(WHAT THE TASK ASKS)
From the line bearing "phylum: Chordata" down to the final line of the records below, give every line again exactly and add nothing.

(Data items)
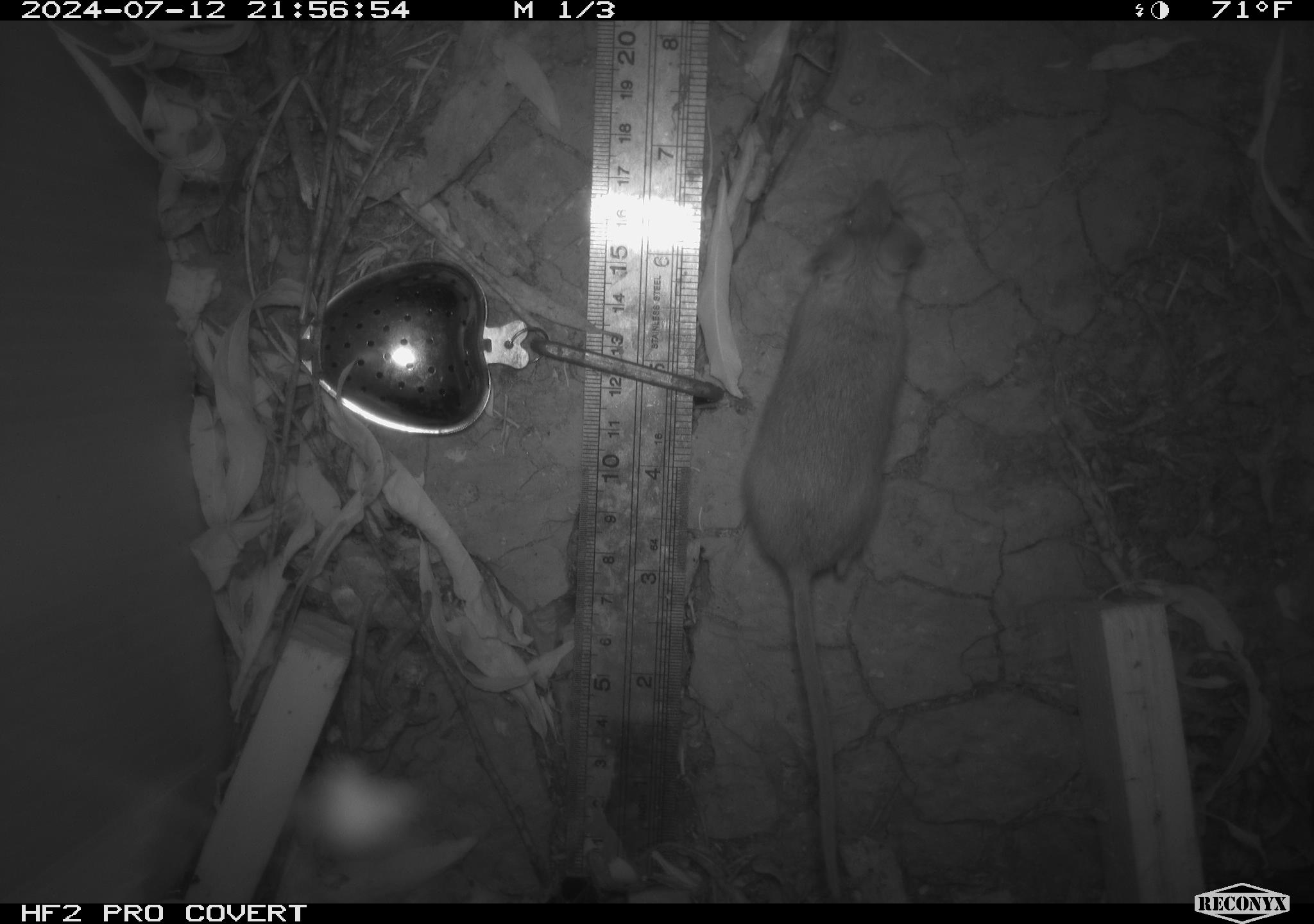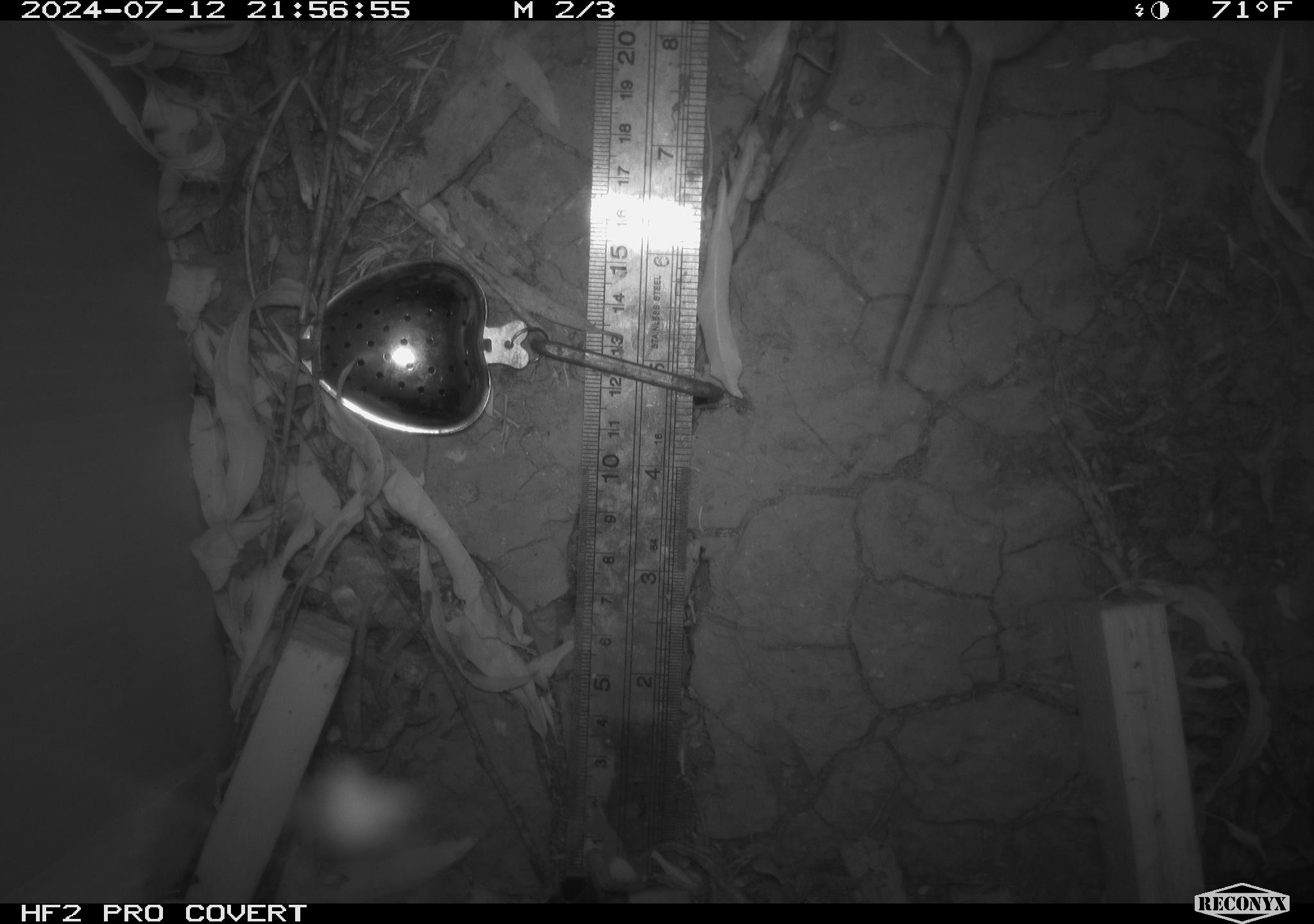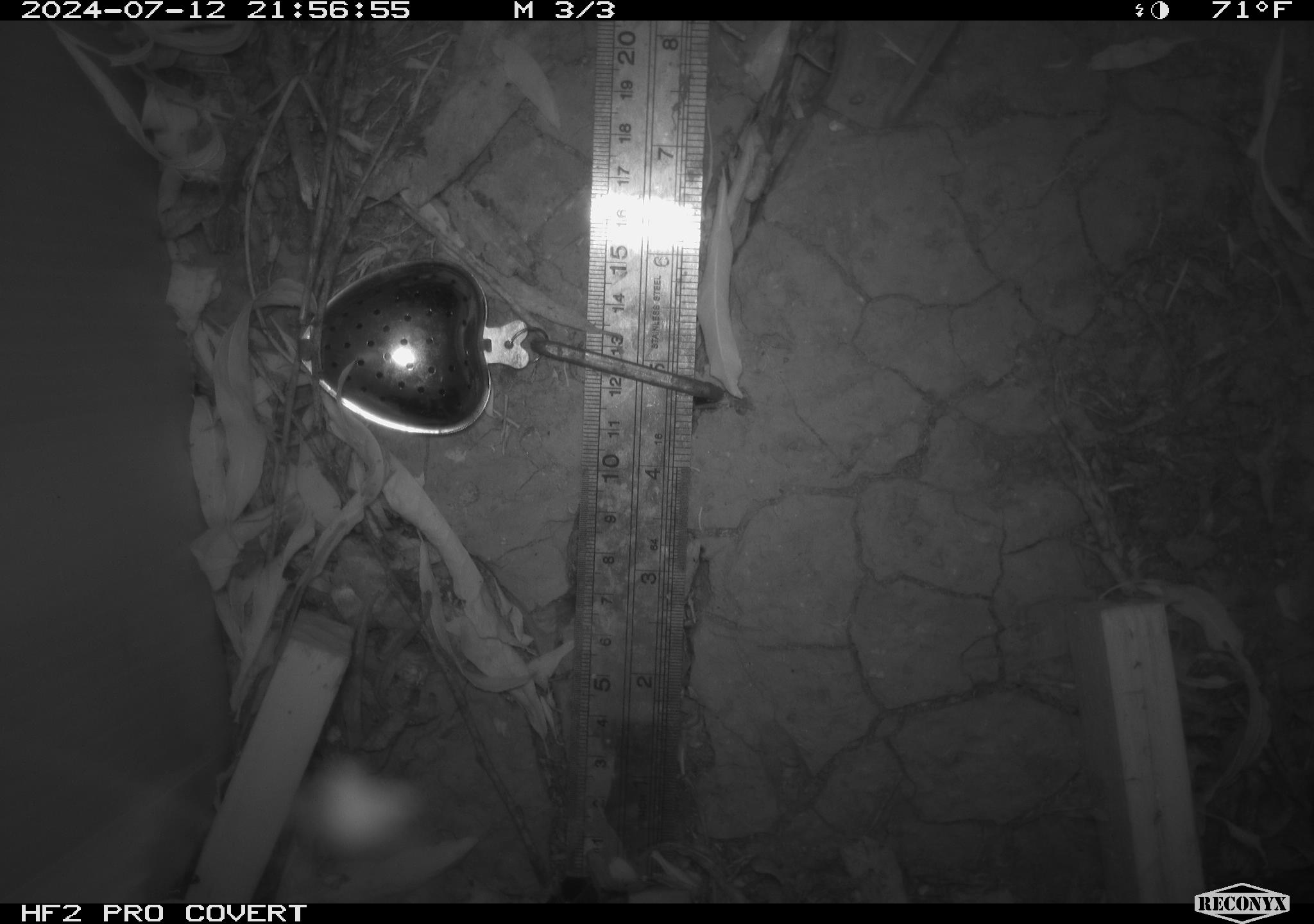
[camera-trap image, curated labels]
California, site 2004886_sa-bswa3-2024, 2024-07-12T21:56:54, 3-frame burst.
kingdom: Animalia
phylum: Chordata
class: Mammalia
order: Rodentia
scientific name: Rodentia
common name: mouse species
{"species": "mouse species (Rodentia)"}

(RESPONSE FOR THIS EXERCISE)
phylum: Chordata
class: Mammalia
order: Rodentia
scientific name: Rodentia
common name: mouse species
{"species": "mouse species (Rodentia)"}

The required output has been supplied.